§ **Exercise brief**
Pick up the review of Fallen Into the Pit below and carry it on from its final sentence.

§ **Text shown**
-- Start --

Fallen Into the Pit - Ellis Peters

Rating: 3.25* of five

 

Not precisely as expected. The first murder, one which I'd been *panting* after happening since the instant I met the Kraut Eddie Haskell character who is, disappointingly, not boiled in oil after being flayed alive and rolled in finely ground salt, was but the first salvo in war.

 

The War. Mm, yeah, best to put this into its time and place. England in 1951 was still under rationing. The scars of German bombing were everywhere, and the shift from staunchly capitalist to resolutely socialist government had not yet taken hold. The veterans of the fighting were, then as now, seen off with a wave and a pusillanimous "good luck!" from their erstwhile "superiors."

 

One of those veterans figures in the book as suspect, as well as one point on a love triangle, and strangely enough the schoolmaster-cum-confidant to the peculiarly prominent son of the nominal sleuth. He's got PTSD, as we'd now call it, after half a decade of being a murder machine in order to survive in the wilds of Croatia. And the second murder, of his love-rival, cements his place in the town's mind as The Killer.

-- End --

§ **Recorded information**

-- Start --

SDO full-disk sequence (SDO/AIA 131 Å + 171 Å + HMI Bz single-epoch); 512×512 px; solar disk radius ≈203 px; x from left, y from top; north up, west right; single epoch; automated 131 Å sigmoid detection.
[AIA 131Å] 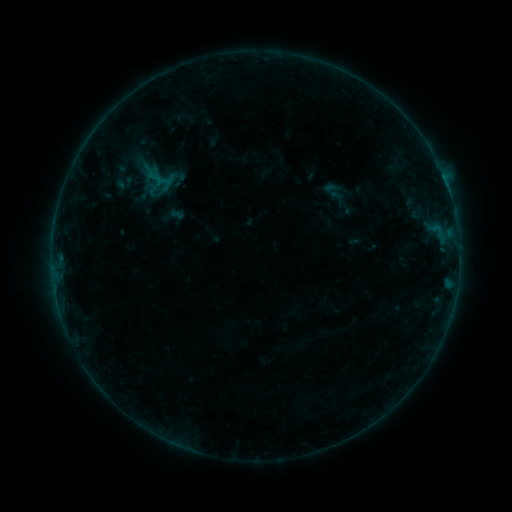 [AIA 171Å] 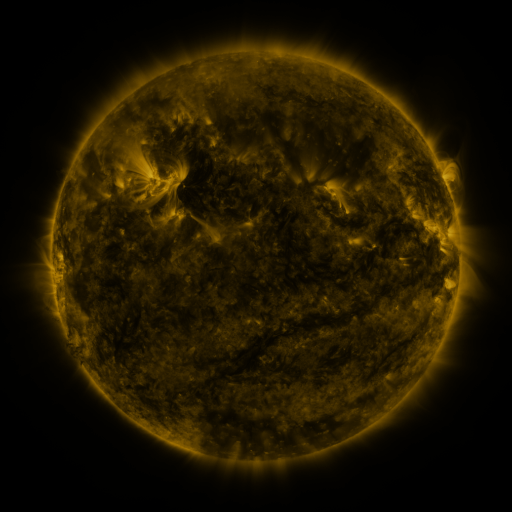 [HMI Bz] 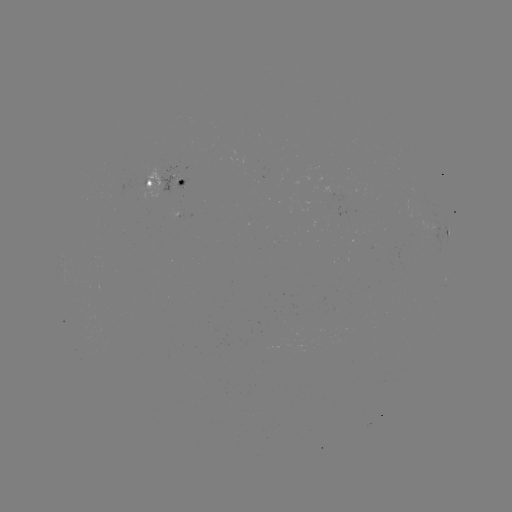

-- End --

§ **Answer to this task**
 

But the sleuths? Not so sure. Neither father nor son Felse is at all convinced of Doolally Veteran Dude's desire to murder either victim. Son goes on an extended...more on this anon...search for physical evidence while Father does...does...um. Yeah.

 

Anyway, the two Felse men end up on the same track in the end and they discover the real murderer's identity due to the same strangely silent clue. They arrive in the same place at the same time, luckily, and they jointly score one for the forces of Right and Justice. But they do so in very different ways, and we only see Son's PoV! What?!

 

So this is why I'm not giving the book four or more stars. Policeman Felse is largely Father Felse in this book. He's not absent, he's just in a secondary crime-solving position, and that's not quite as satisfying as one might have imagined it to be when plotting out the book, Mme Pargeter/Peters (deceased). Oh, and that third murder? Not quite so sure it was well handled plot and position-wise.

 

But it was your first mystery, so I shall be kind and not fling it against the wall with panther-screeches of outraged fury.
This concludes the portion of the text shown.